## DOCUMENT SECTION
##############################
Thursday, July 28, 2005

Ya soy postmo!?

Estoy de acuerdo con prácticamente todo lo que dice este individuo--significa eso que ya soy un economista-sociólogo post-mo?  
 
Quiza voy a comprar su librito (http://www.cultureandprosperity.com/) para chorearme a mi grupo de introducción a la economía...
 
An end to grand designs - modernism and post-modernism
 
Firms are not the product of grand designs. The same is true of economic systems. Attempts to establish economic systems on the basis of abstract blueprints in Eastern Europe, Russia and the third world have led to lamentable failures. In the last decade this has been as true of the blue prints of the right as it was previously true of the blueprints of the left.

In other disciplines, the modernist view that systems and knowledge can be derived from entirely general first principles has come and gone. In architecture, for example, the twentieth century view that 'a house was a machine for living in' - entirely rational, functionalist - has given way to post-modernism. Architectural rationalism discarded much that was valuable, but tacit rather than explicit, in the classical tradition and the emphasis on functionality in modern architecture proved ultimately not even to be effectively functional. (You can read more in an article I wrote in the Financial Times on 29 April 1998.)

Yet economics and business are today the last bastions of modernism. There is still a firmly rooted belief that there are right ways of organising firms and economies, not just for here and now, but as universal maxims: and that in matters of business and economics sensitivity to culture, context, tradition and history are unaffordable sentimentality.
##############################
## GIVEN PROBLEM
Copy out the whole blog post above word for word.

## RECORD EXTRACTS
##############################
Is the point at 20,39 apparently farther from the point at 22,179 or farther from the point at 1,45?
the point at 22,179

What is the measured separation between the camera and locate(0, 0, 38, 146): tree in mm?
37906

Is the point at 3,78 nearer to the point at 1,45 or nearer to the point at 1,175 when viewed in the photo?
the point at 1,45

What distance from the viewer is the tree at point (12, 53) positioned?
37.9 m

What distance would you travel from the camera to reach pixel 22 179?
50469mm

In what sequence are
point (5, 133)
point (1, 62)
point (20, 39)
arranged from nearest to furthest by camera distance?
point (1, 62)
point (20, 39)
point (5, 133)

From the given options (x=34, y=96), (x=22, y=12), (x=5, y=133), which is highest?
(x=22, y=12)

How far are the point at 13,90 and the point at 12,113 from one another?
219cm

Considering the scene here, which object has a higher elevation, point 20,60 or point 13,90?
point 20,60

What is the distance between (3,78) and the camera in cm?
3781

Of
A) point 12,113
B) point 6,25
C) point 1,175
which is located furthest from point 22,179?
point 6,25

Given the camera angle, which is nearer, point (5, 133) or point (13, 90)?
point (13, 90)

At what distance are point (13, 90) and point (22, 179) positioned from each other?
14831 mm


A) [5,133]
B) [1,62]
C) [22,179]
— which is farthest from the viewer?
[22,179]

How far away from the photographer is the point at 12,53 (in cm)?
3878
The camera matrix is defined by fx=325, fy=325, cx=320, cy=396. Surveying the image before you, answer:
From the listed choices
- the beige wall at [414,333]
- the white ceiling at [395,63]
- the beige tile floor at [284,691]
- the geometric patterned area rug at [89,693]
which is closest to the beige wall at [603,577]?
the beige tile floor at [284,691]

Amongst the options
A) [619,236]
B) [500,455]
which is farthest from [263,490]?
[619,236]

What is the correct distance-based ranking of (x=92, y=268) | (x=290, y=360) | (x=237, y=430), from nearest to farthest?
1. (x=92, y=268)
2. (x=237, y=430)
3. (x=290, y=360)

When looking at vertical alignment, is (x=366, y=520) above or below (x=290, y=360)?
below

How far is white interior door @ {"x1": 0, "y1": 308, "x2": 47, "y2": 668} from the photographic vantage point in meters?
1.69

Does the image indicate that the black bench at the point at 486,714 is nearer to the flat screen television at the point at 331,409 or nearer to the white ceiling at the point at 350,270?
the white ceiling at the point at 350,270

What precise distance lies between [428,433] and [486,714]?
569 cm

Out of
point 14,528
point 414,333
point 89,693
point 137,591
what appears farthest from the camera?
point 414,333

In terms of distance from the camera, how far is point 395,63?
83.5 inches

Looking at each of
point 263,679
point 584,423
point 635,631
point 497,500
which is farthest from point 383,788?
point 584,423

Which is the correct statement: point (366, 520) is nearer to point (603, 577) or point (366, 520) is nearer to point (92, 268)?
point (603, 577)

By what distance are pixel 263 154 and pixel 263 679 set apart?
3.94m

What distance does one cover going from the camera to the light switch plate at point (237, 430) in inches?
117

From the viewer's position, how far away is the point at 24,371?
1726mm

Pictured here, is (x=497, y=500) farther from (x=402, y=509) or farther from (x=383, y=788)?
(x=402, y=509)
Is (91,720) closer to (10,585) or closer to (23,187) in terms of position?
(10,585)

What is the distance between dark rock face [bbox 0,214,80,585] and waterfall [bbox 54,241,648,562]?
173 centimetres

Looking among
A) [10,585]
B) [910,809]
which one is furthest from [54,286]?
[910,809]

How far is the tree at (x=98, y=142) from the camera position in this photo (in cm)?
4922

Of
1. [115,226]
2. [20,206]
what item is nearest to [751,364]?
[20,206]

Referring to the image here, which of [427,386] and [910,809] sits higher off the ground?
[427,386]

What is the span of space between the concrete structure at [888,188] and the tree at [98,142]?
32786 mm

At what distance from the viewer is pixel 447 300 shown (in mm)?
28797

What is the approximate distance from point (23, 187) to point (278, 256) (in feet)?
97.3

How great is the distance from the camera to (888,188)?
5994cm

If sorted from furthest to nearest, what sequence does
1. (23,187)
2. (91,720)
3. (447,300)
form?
##############################
## EXERCISE ANSWER
Thursday, July 28, 2005

Ya soy postmo!?

Estoy de acuerdo con prácticamente todo lo que dice este individuo--significa eso que ya soy un economista-sociólogo post-mo?  
 
Quiza voy a comprar su librito (http://www.cultureandprosperity.com/) para chorearme a mi grupo de introducción a la economía...
 
An end to grand designs - modernism and post-modernism
 
Firms are not the product of grand designs. The same is true of economic systems. Attempts to establish economic systems on the basis of abstract blueprints in Eastern Europe, Russia and the third world have led to lamentable failures. In the last decade this has been as true of the blue prints of the right as it was previously true of the blueprints of the left.

In other disciplines, the modernist view that systems and knowledge can be derived from entirely general first principles has come and gone. In architecture, for example, the twentieth century view that 'a house was a machine for living in' - entirely rational, functionalist - has given way to post-modernism. Architectural rationalism discarded much that was valuable, but tacit rather than explicit, in the classical tradition and the emphasis on functionality in modern architecture proved ultimately not even to be effectively functional. (You can read more in an article I wrote in the Financial Times on 29 April 1998.)

Yet economics and business are today the last bastions of modernism. There is still a firmly rooted belief that there are right ways of organising firms and economies, not just for here and now, but as universal maxims: and that in matters of business and economics sensitivity to culture, context, tradition and history are unaffordable sentimentality.